Gene Bukhman

Organisation: Harvard Medical School

Position: Assistant Professor of Medicine and Global Health and Social Medicine

Gene Bukhman (MD, PhD) is a cardiologist and medical anthropologist who heads the Program on Global Noncommunicable Disease (NCDs) and Social Change at Harvard Medical School. He is an Assistant Professor of Medicine and Global Health and Social Medicine. He is also the Senior Health and Policy Advisor on NCDs at Partners In Health (PIH) where he directs the NCD Synergies project. He is an attending cardiologist in the Cardiovascular Division and the Division of Global Health Equity at Brigham and Women's Hospital

During the late 1990s, Dr. Bukhman studied the politics of tuberculosis control in the Former Soviet Union, during which time he served as a consultant to Médecins Sans Frontières and the World Health Organization.

For the past 15 years, his career has focused on the NCD and injury burden among those living in extreme poverty, with a particular focus on low-income countries.

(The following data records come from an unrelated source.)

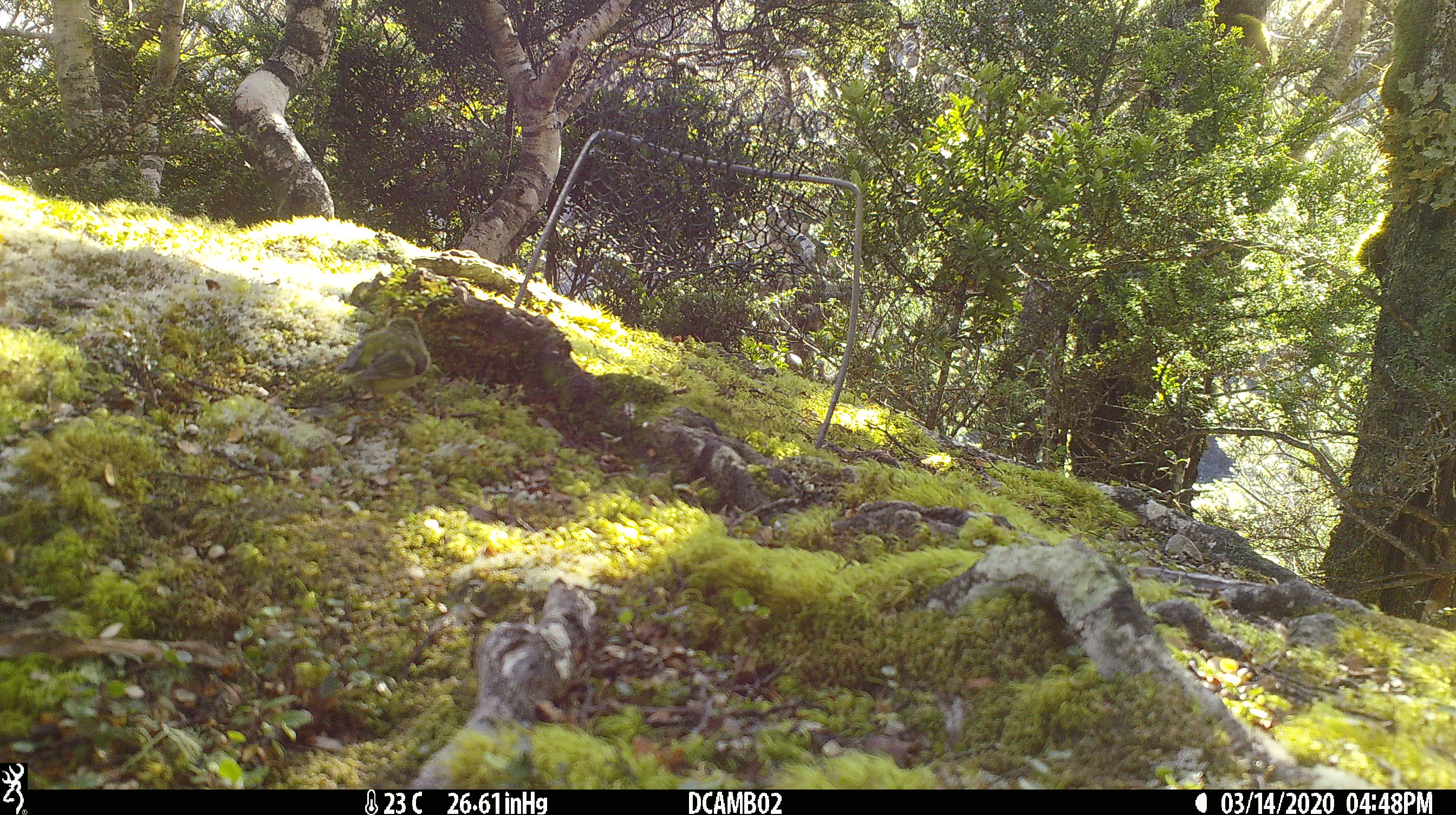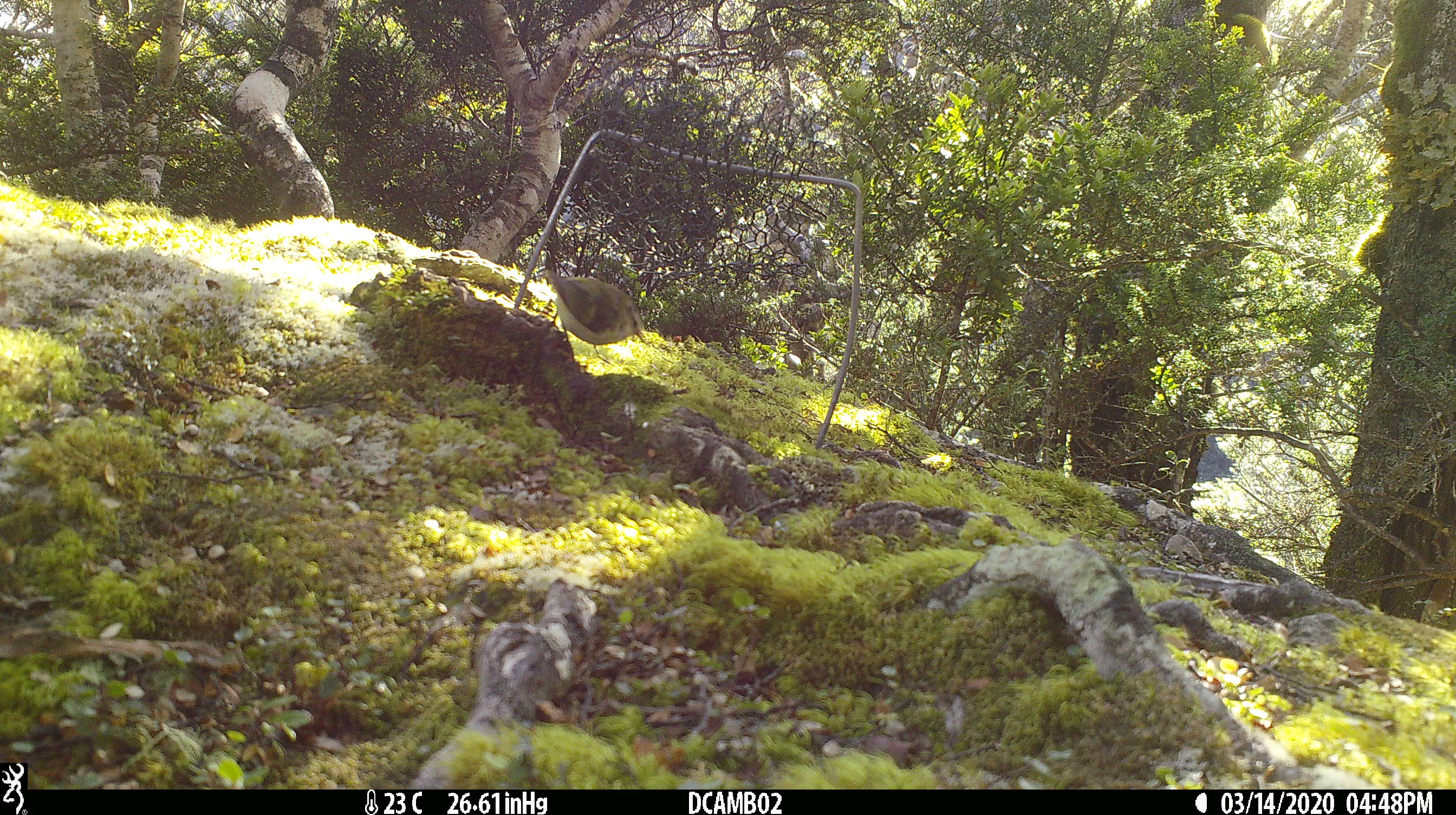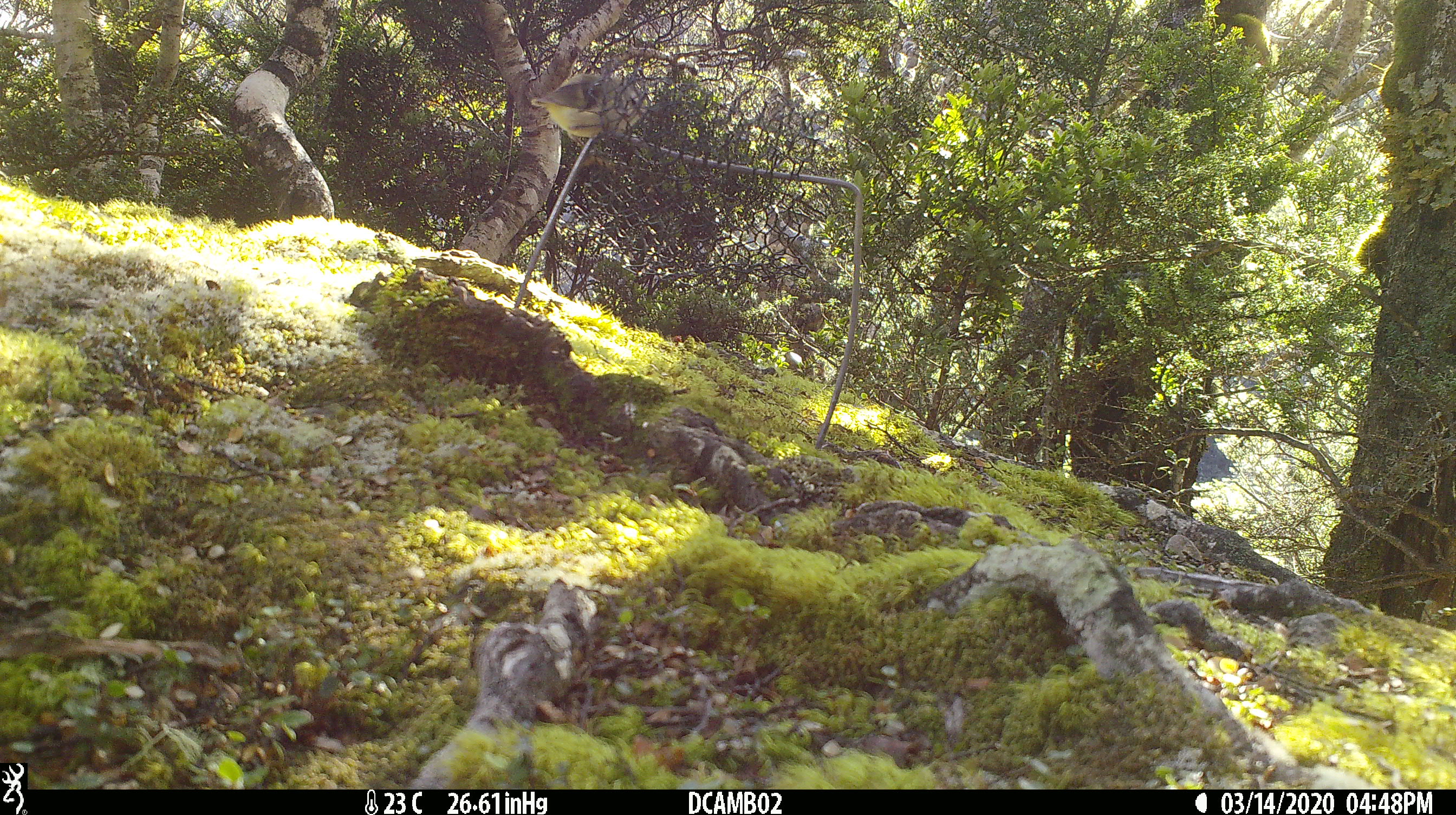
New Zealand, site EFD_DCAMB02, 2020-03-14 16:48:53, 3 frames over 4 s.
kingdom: Animalia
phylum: Chordata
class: Aves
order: Passeriformes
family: Acanthisittidae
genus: Acanthisitta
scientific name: Acanthisitta chloris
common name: rifleman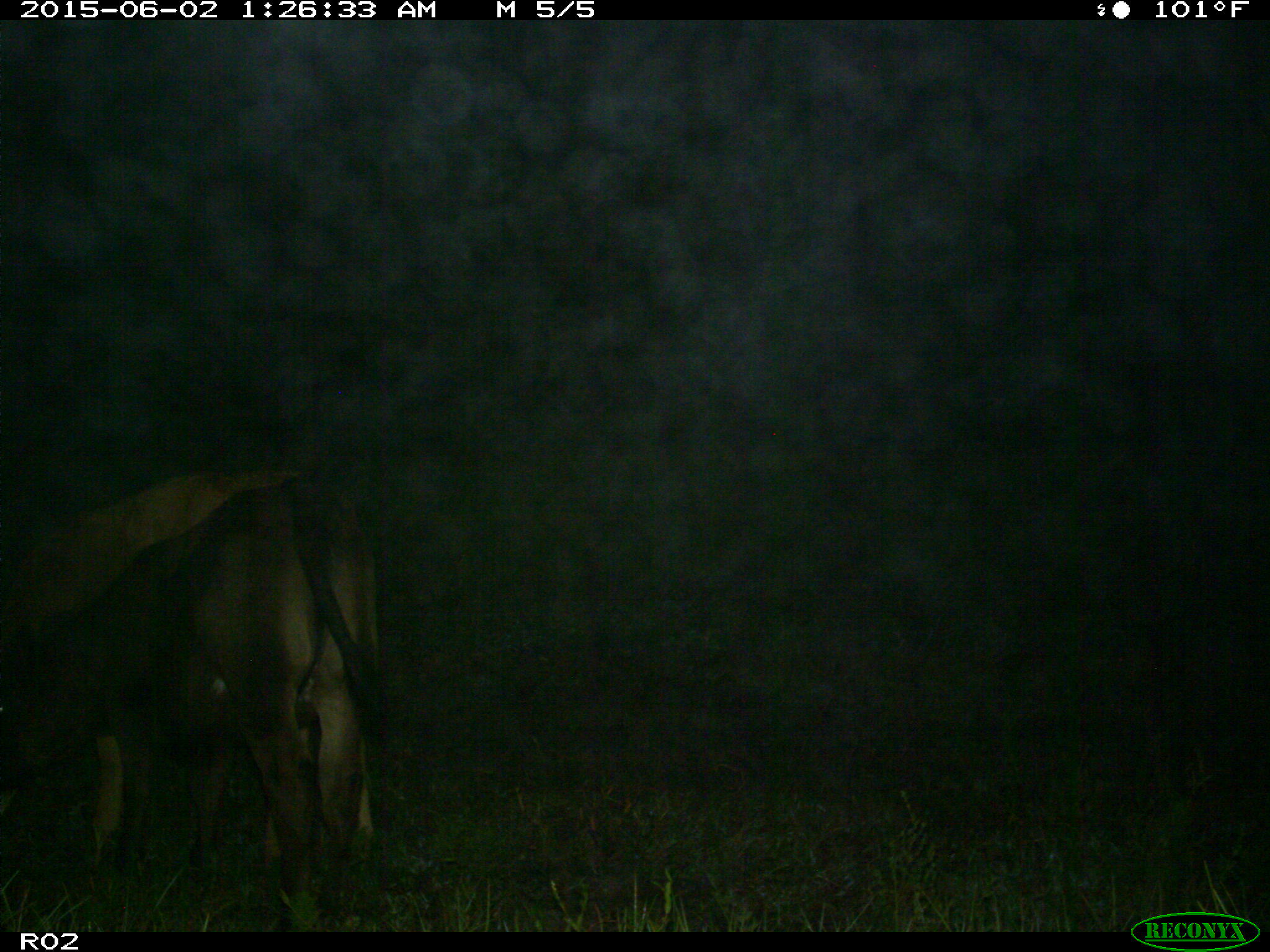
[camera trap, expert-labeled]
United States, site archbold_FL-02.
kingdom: Animalia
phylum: Chordata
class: Mammalia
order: Artiodactyla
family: Bovidae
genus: Bos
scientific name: Bos taurus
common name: domestic cow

In 2009, he received the American Heart Association's National Scientist Development Award. He has been the Senior Technical Advisor to the Ministry of Health of Rwanda since 2010, and has worked with NCD divisions in the Health Ministries of Kenya, Tanzania, Ethiopia, Lesotho, Liberia, and Malawi through the NCD Synergies project, which he founded and directs. He has been an invited speaker on more than 60 occasions. He is lead author and editor of the PIH Guide to Chronic Care Integration for Endemic NCDs (2011). He has been an author on more than 25 publications in scientific journals, including the Lancet. He has been a reviewer for more than a dozen medical journals. In 2011, the University of Arizona Honors College, named him Alumnus of the Year. In 2015, he was selected as an independent expert to the financing working group of the World Health Organization's Global Coordination Mechanism on NCDs.